Sfruttando questa semplice idea, gli algoritmi genetici si sono dimostrati negli anni in grado di risolvere problemi complicati, esattamente come gli esseri viventi sono generalmente in grado di adattarsi con successo alle condizioni ambientali e anche di sopravvivere in situazioni ostili. Inoltre, l’idea è in sé molto semplice e si può applicare a contesti diversi senza che sia necessaria una comprensione approfondita del problema. Bastano, una popolazione iniziale (nel nostro caso, una serie di pavimenti) e modi per lasciarli evolvere alla ricerca di prestazioni migliori, favorendo gli individui di maggiore successo (cioè i pavimenti che più incorporano i pattern semplici fondamentali osservati prima).
Forse, allora, non è sorprendente che gli algoritmi genetici possano essere utili per riprodurre alcuni dei pattern estratti da immagini, anche se non è agevole dire come né descrivere verbalmente il significato di quanto si trova. Quello che vi ho detto di può riassumere come segue: Un po’ di spirito critico aiuta e vale la pena ricordare che:
  • non sappiamo che cosa è generato dall’algoritmo nel senso che non siamo in grado di descriverlo verbalmente. Abbiamo utilizzato una scatola nera che non ci consente di vedere il meccanismo ma solo di ispezionare i risultati;
  • il pavimento prodotto dall’algoritmo è simile all’originale di Scarpa? Non lo sappiamo. Ma approssima alcune sue proprietà fondamentali e inoltre, ogni volta che uso il programma, si ottengono pavimenti diversi per la presenza di casualità nel processo (ma in un certo senso, tutti i risultati sono fratelli).
E ora vi mostro tre esempi di pavimento-mosaico.

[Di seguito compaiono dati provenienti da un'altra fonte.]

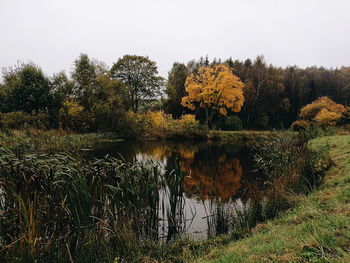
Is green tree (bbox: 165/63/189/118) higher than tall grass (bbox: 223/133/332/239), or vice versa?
green tree (bbox: 165/63/189/118)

Qual’è l’originale di Scarpa? Che siate in grado, o meno, di distinguere quello vero potrebbe avere scarsa importanza e sarebbe già un onore aver creato pavimenti possibili…




Per concludere, possiamo dire di aver capito, intendo capito veramente, quello che Scarpa aveva in mente? Non lo so e anzi, in tutta onestà, credo di no. Tuttavia, abbiamo catturato alcune delle caratteristiche profonde e fondamentali di quella disposizione di tessere, marezzata, cangiante, accogliente e vivace. A uno nato in campagna come me, a pochi km da S. Vito, veder fiorire ``spontaneamente’’ pavimenti così belli pare pur sempre una specie di miracolo.

Scarpa morì nel 1978 a Sendai mentre era in Giappone. Abbiamo ricordato da poco i 40 anni dalla morte. Ci manca il suo genio, la sua umanità e il suo lavoro. Ci manca il coraggio e il talento di spiriti liberi e folli come lui, che sapevano seminare novità e bellezza in una città come Venezia, cosi suggestiva e incantatrice da essere intimidatoria. Scarpa ci manca ma spero che condividiate l’illusione che la matematica possa catturare, o forse solo rubare, alcune delle idee e dei doni che l’architetto ha lasciato a questa città e a noi tutti. Grazie per l’attenzione.